If you want to rename a file, you must call mv within the same path and change the file name, i.e.

$ mv <tags>/file.txt <tags>/newname.txt

For renaming tags, you can run

$ mv <tags>/<tag> <tags_alt>/<tag_new>

where <tags> and <tags_alt> are ignored and <tag> will be renamed to <tag_new>. If <tag_new> already exists, they will be merged.

Note

To avoid ghost overwrites, Stag does not allow you to change the name of a file to one that already exists. As for tags, it will refuse to change the name to a tag that is not visible in the current subdirectory to avoid ghost merges.

Motivation

Ever you ever started doing some spring cleaning and realized that

$ find wallpapers -type f | wc -l
1603

and, as if this is not bad enough already, you stumbled across

$ find memes -type f | wc -l
1377

Yeah... But, you know what could help you sort all of this mess? That's right: stop hoarding Tags! So I just need to find a program that:

  1. Tags file(s);
  2. Integrates with the filesystem to browse the files and tags;
  3. Uses terminal utilities to interact with files and tags.

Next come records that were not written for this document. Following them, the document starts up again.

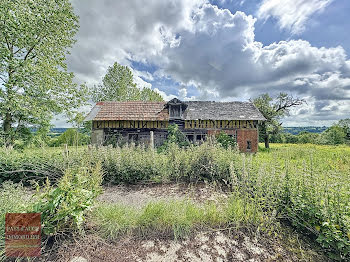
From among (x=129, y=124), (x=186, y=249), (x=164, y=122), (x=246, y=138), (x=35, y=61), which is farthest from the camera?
(x=246, y=138)

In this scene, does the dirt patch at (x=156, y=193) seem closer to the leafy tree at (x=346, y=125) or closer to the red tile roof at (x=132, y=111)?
the red tile roof at (x=132, y=111)

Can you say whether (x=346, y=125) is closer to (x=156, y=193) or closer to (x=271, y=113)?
(x=271, y=113)

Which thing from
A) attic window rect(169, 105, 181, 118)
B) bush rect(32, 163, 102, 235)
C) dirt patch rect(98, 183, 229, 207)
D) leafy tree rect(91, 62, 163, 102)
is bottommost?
dirt patch rect(98, 183, 229, 207)

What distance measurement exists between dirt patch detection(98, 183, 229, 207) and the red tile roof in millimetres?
9304

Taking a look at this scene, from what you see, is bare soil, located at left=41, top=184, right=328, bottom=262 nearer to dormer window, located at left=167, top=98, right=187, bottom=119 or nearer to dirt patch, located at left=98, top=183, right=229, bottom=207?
dirt patch, located at left=98, top=183, right=229, bottom=207

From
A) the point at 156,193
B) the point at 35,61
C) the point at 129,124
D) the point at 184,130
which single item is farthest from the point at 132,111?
the point at 156,193

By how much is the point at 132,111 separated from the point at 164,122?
10.8 ft

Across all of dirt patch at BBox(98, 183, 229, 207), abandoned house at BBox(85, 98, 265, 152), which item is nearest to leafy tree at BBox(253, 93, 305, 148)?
abandoned house at BBox(85, 98, 265, 152)

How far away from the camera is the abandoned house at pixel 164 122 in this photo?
13.4 meters

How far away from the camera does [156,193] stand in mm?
3953

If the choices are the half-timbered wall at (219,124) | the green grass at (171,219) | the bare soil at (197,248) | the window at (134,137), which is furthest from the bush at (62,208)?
the half-timbered wall at (219,124)

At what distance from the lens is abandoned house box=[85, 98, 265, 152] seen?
13.4 meters

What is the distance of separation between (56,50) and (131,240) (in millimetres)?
13916

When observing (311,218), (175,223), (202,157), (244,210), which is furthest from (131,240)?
(202,157)
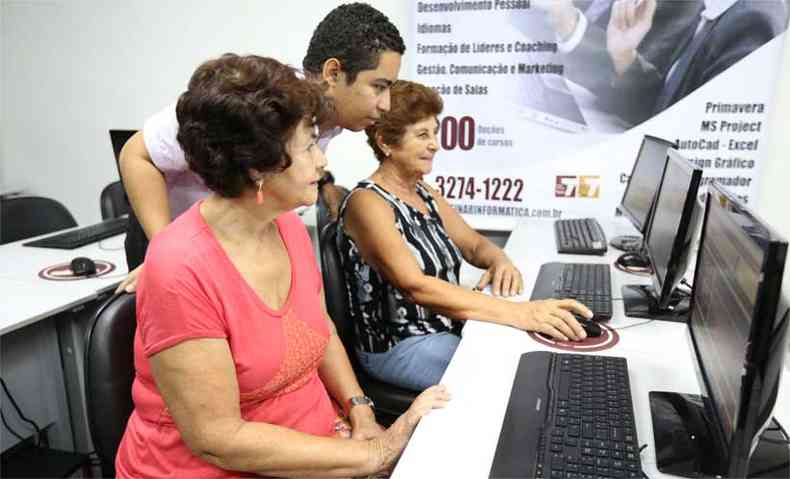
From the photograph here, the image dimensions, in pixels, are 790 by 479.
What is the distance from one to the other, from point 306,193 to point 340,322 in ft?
2.14

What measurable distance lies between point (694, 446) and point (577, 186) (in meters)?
1.80

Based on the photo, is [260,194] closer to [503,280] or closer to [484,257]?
[503,280]

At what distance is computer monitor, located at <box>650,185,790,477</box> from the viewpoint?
0.63 metres

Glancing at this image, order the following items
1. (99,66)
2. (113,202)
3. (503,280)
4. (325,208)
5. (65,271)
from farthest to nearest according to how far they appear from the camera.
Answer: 1. (99,66)
2. (113,202)
3. (325,208)
4. (65,271)
5. (503,280)

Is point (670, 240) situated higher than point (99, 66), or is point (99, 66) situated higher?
point (99, 66)

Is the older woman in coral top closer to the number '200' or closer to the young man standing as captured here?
the young man standing

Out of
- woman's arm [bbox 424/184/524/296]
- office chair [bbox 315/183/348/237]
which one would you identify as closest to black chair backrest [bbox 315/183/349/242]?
office chair [bbox 315/183/348/237]

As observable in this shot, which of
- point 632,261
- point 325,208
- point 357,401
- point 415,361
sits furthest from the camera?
point 325,208

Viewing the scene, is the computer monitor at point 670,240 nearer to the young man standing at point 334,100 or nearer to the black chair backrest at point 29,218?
the young man standing at point 334,100

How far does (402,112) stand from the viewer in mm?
1678

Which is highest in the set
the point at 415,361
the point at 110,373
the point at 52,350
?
the point at 110,373

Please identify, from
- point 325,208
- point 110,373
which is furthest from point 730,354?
point 325,208

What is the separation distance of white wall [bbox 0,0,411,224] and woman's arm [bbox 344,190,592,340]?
4.29 feet

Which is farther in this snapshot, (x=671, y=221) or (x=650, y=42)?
(x=650, y=42)
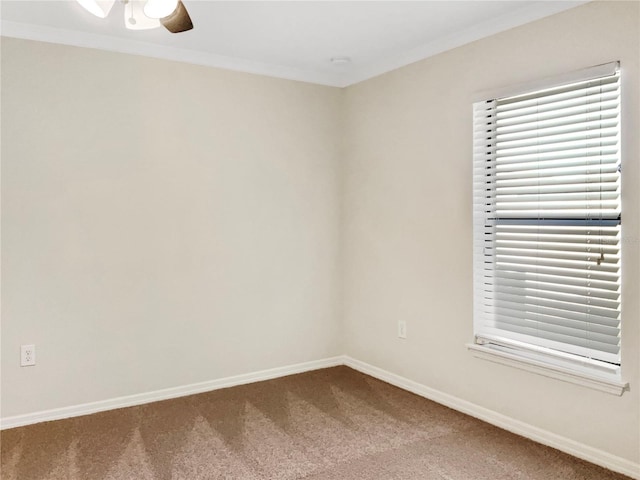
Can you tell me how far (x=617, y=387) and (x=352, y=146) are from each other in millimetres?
2566

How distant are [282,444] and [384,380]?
1.25 metres

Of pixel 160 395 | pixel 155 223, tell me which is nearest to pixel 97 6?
pixel 155 223

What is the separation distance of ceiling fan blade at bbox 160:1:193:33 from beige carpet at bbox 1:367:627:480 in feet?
6.69

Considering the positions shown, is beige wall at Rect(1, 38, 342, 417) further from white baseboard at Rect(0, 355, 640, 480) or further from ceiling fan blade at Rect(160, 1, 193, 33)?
ceiling fan blade at Rect(160, 1, 193, 33)

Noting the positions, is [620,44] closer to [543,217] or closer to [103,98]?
[543,217]

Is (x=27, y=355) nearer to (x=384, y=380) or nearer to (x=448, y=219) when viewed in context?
(x=384, y=380)

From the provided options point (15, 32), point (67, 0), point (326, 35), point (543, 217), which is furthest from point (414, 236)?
point (15, 32)

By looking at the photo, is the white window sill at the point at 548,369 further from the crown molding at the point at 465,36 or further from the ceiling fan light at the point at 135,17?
the ceiling fan light at the point at 135,17

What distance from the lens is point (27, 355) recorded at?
2.92 m

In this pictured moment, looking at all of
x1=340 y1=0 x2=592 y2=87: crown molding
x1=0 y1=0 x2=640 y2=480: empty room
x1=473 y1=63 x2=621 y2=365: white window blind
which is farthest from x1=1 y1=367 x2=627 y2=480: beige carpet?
x1=340 y1=0 x2=592 y2=87: crown molding

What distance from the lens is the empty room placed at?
241cm

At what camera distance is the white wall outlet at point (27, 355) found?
2906mm

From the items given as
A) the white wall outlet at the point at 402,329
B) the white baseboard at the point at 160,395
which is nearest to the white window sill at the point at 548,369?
the white wall outlet at the point at 402,329

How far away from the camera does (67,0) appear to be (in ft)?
8.30
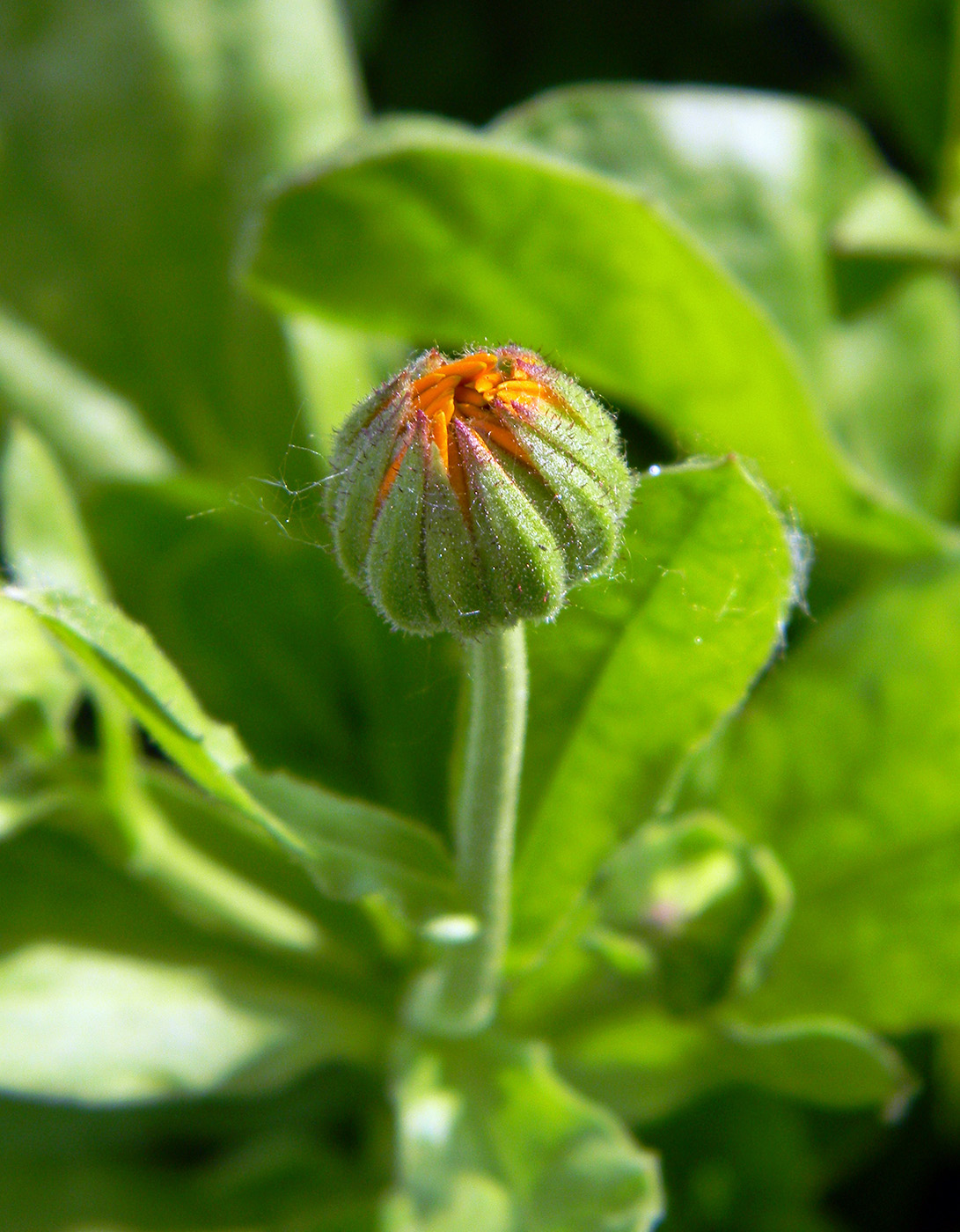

As far as I know, there is only one project that comes close to this: TMSU. However, I don't like the folder structure, the CLI is quite complicated and the interaction via filesystem is lacking. It also does more than what I want it to.

Therefore, I decided to make my own version of TMSU, with blackjack smaller codebase and hookers better filesystem integration.

Contributing

This is a small program developed by somebody who is not an experienced programmer. If you have any comments, feedback, suggestions or even feature requests, don't hesitate in opening a ticket or a discussion in this repository.

Disclaimer

Stag is a personal project, not enterprise grade software. I use it myself and it works well for me, but bugs can happen, so don’t trust it with important files unless you’ve got backups (which you should have anyways!). Stag repositories are kept in a single folder, so backing up is very straight forward.

References

The fusepy Github repository, in particular the Python object FUSE implemented in fuse.py.

The official libfuse documentation, mainly the file that defines the operations available in a FUSE filesystem (Data Structures > fuse_operations).